My biggest issue is the lack of free time that I have during the day. When I get home, all I want to do is read, bake, play piano, play cello, go walking in the mountains, or simply relax, but I can’t. I usually have lots of homework piled up. I still have to spend 1-2 hours doing homework, spend an hour on the piano, eat, tidy the kitchen, and get to bed in time to be able to open my eyes the next day.
We must have to have some sort of time to spend on our hobbies. If we do not develop our own interests and opinions, what are we going to do when we leave school?

One issue that causes me many problems is the excessive amount of weight on our backs. Books are so heavy that they are causing serious problems in the spinal development of children. For stronger students, perhaps in older years, this may not be such an issue, but for younger students in secondary school, this is a serious issue that may lead to long term back problems. Michael Lynch, who carried out a study on the issue in 2006, noted that a government working group report in 2008 recommended that 12-year-old pupils should carry books weighing no more than 3.7 kg. However, he pointed out that average student of this age has a school bag weighing 11.8 kg. Bags should be at the very most 10% of our body weight.
Just the other day, I had homework in nearly all the subjects I had had throughout the day. When I swung my school bag onto my shoulder, the weight of it pulled me over and every time I tried to stand up, it pulled me down again. I did finally manage to get up, though. For a 30 kilo person like me, carrying a 10 kilo bag is 1/3 of my body weight. That is 3 times more than the recommended amount.
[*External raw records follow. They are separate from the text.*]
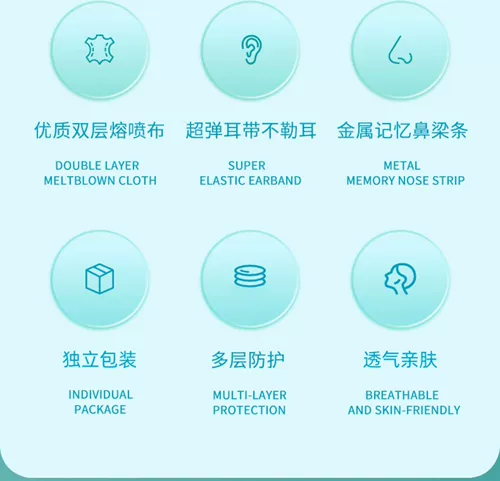 优质双层熔喷布

DOUBLE LAYER
MELTBLOWN CLOTH

超弹耳带不勒耳

SUPER
ELASTIC EARBAND

金属记忆鼻梁条

METAL
MEMORY NOSE STRIP

独立包装

INDIVIDUAL
PACKAGE

多层防护

MULTI-LAYER
PROTECTION

透气亲肤

BREATHABLE
AND SKIN-FRIENDLY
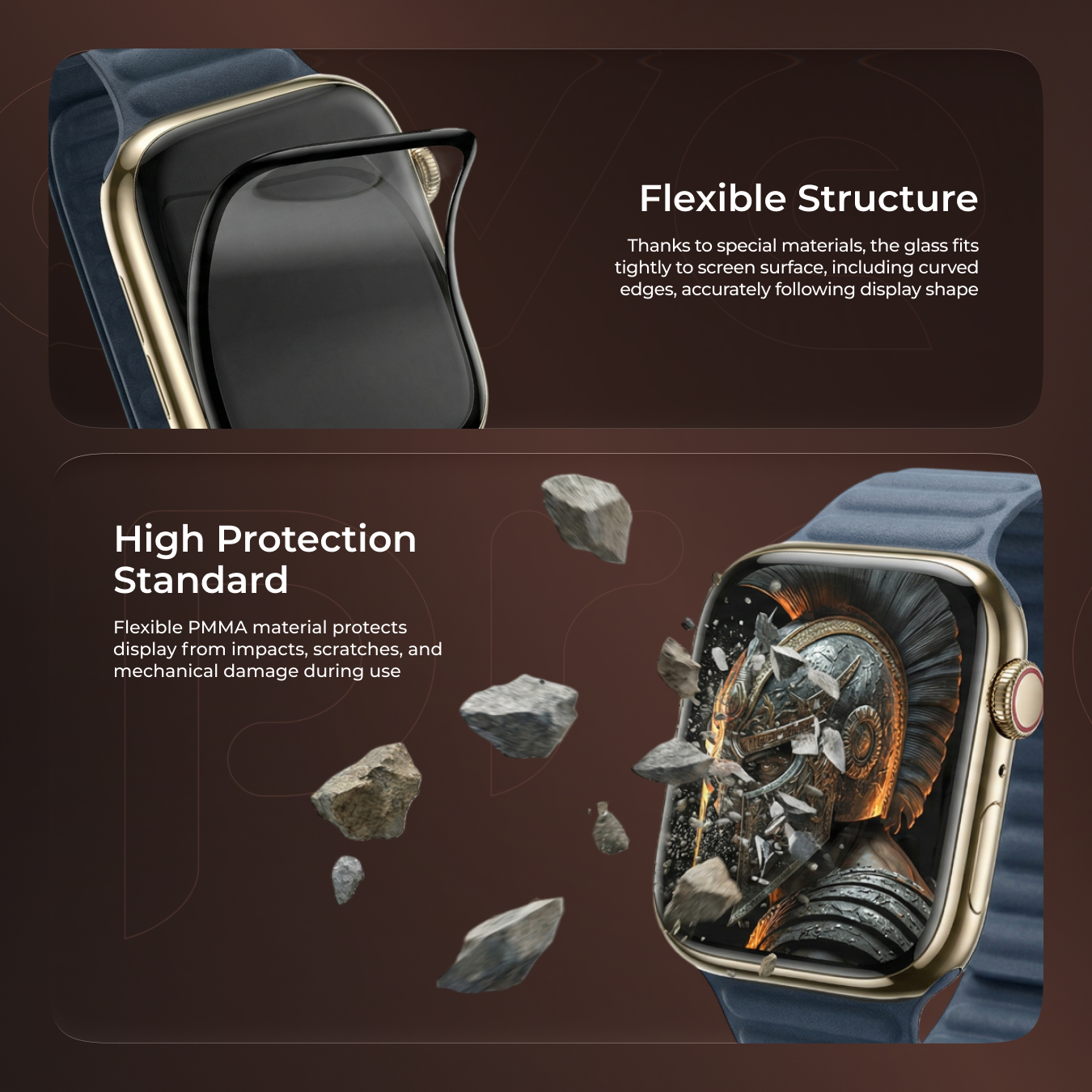 Flexible Structure

Thanks to special materials, the glass fits tightly to screen surface, including curved edges, accurately following display shape

High Protection Standard

Flexible PMMA material protects display from impacts, scratches, and mechanical damage during use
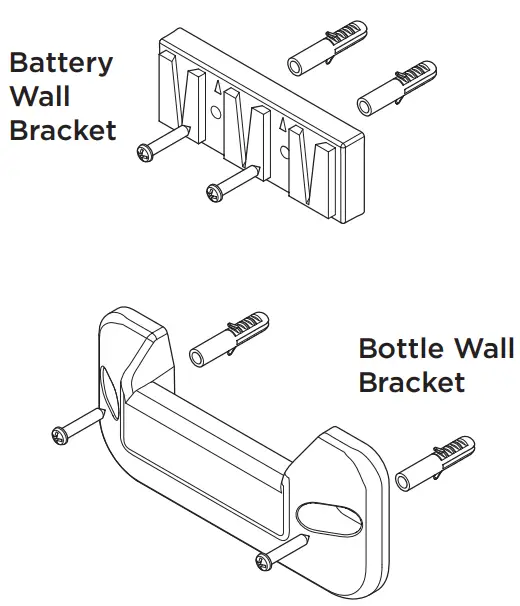 Battery Wall Bracket

Bottle Wall Bracket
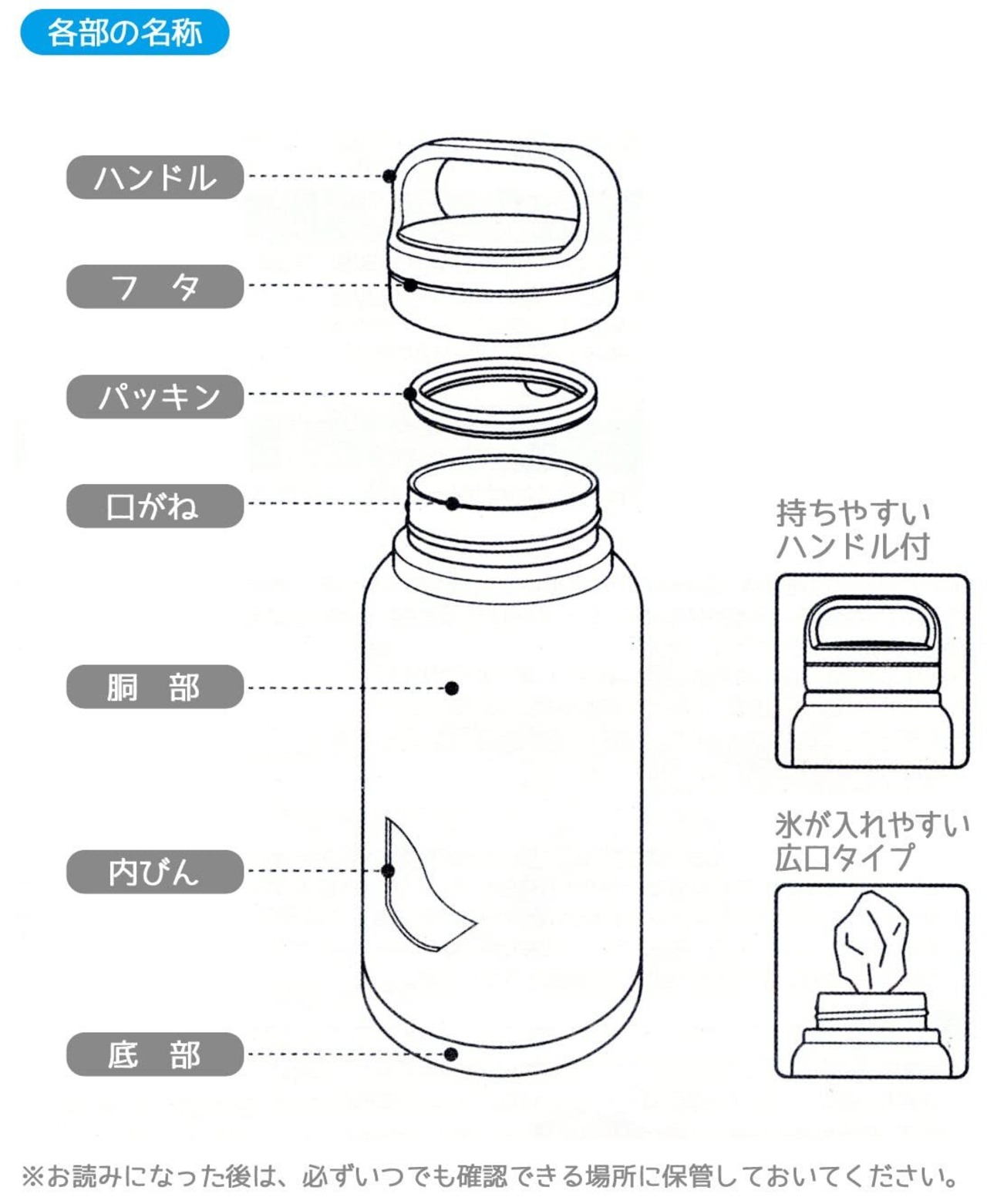 各部の名称

ハンドル

フ タ

パッキン

口がね

胴 部

内びん

底 部

持ちやすい
ハンドル付

氷が入れやすい
広口タイプ

※お読みになった後は、必ずいつでも確認できる場所に保管しておいてください。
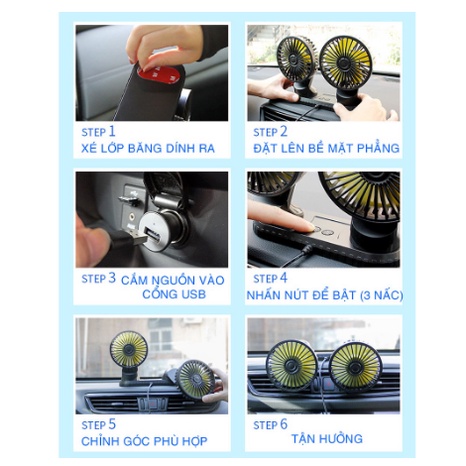 STEP 1
XÉ LỚP BĂNG DÍNH RA

STEP 2
ĐẶT LÊN BỀ MẶT PHẲNG

STEP 3 CẮM NGUỒN VÀO CỔNG USB

STEP 4
NHẤN NÚT ĐỂ BẬT (3 NẤC)

STEP 5
CHỈNH GÓC PHÙ HỢP

STEP 6
TẬN HƯỞNG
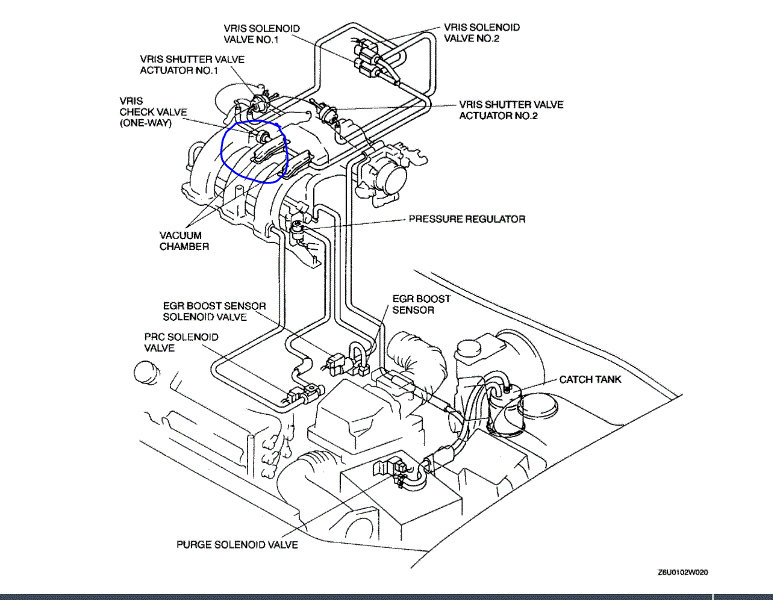 VRIS SOLENOID VALVE NO.1

VRIS SOLENOID VALVE NO.2

VRIS SHUTTER VALVE ACTUATOR NO.1

VRIS CHECK VALVE (ONE-WAY)

VRIS SHUTTER VALVE ACTUATOR NO.2

PRESSURE REGULATOR

VACUUM CHAMBER

EGR BOOST SENSOR SOLENOID VALVE

EGR BOOST SENSOR

PRC SOLENOID VALVE

CATCH TANK

PURGE SOLENOID VALVE

Z6U0102W020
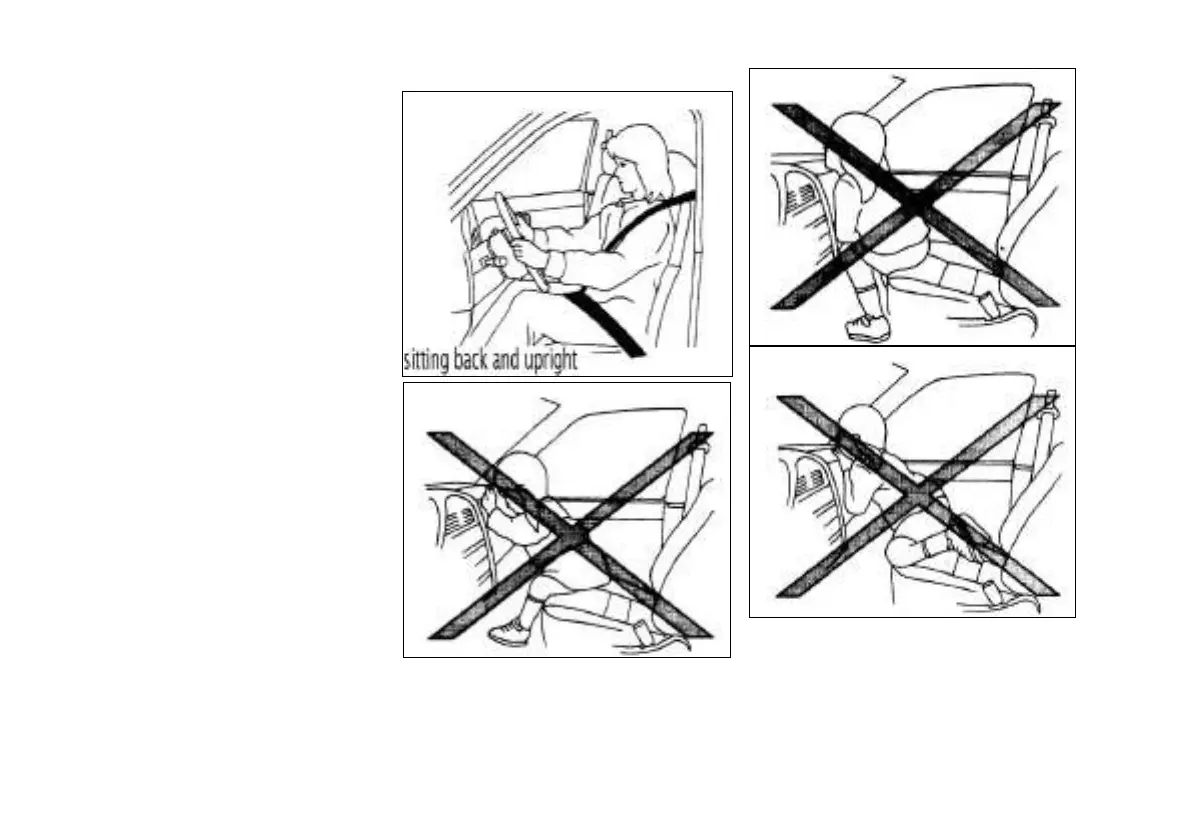 sitting back and upright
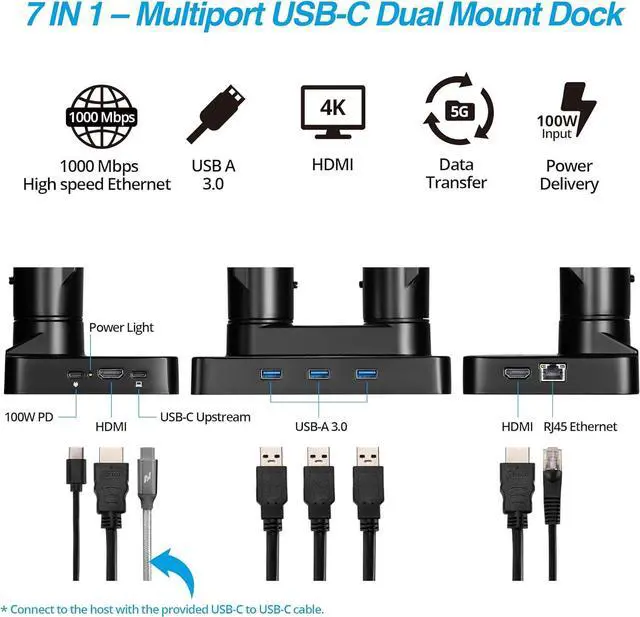 7 IN 1 – Multiport USB-C Dual Mount Dock

1000 Mbps
1000 Mbps High speed Ethernet

USB A 3.0

4K
HDMI

5G
Data Transfer

100W Input
Power Delivery

Power Light

100W PD

HDMI

USB-C Upstream

USB-A 3.0

HDMI

RJ45 Ethernet

* Connect to the host with the provided USB-C to USB-C cable.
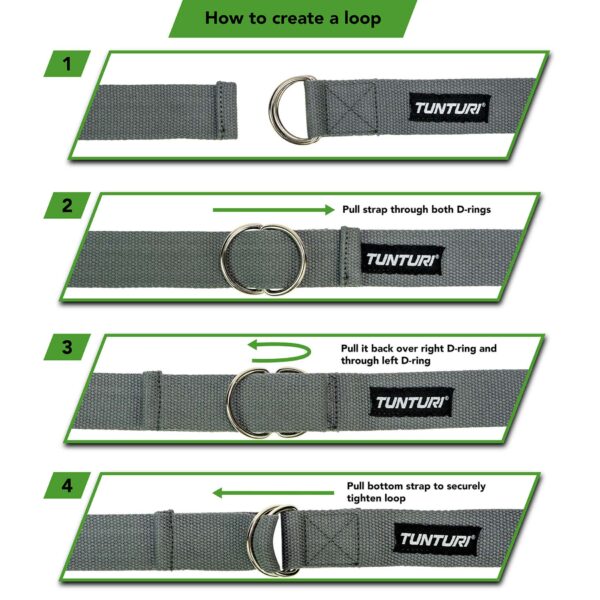 How to create a loop

1

TUNTURI®

2

Pull strap through both D-rings

TUNTURI®

3

Pull it back over right D-ring and through left D-ring

TUNTURI®

4

Pull bottom strap to securely tighten loop

TUNTURI®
In my opinion, homework should be stripped back to the bare minimums, at the very least. If we spend all of our day in school, why should we spend more time doing schoolwork when we get home?
All evidence clearly points toward homework being an impractical and counterproductive use of our spare time.

Blog Birthday!

So, today, one year ago, I made this blog! I didn’t think it would last this far, to be honest with you.
I started then with the idea of making stuff and putting it online. I suppose it still is. But now I post about more than just my crafts, usually.
Then, I didn’t go to school, and had no intention to. But with my friends gone, and my being rather lonely, I did decide to. But you can thank that for my crafting, as my lack of friends prompted to stay in the house more, therefore make more, bake more, and blog more. Those who have followed me since then have probably noticed how my posting has considerably dwindled since September. But for me, school has been a blessing, not because of the homework and schoolwork, but because of the amazing people I have encountered there. I am so lucky to have met the people I now, after a few months, love so much.
But I still craft, even though I have less time. It is still my escape, where I go into a crazy meditative trance while crafting and making jewellery. If I have music on while making things, it is even more relaxing. Some days, when I have too much homework, I just don’t do it and sit in my room twirling wire for hours. Even though homework detention is looming the next day, I don’t care, because I made something.
I think that’s why I started crafting in the very first place. A world of freedom where my mind can soar is the best gift I could have.

Update

Oh dear. Time does fly. One minute I was posting on this and the next, the internet breaks down, I have rehearsals every spare minute of my life and yes, I stop blogging. But that’s just life.
So. Two days ago, I got a new phone. Kinda fancy in comparison to the last, free one.
My school musical is finished. I would talk about it more but it would basically give you all the details of where I go to school and where I live… I was very sad when it ended though, with all those months of work that everyone put in.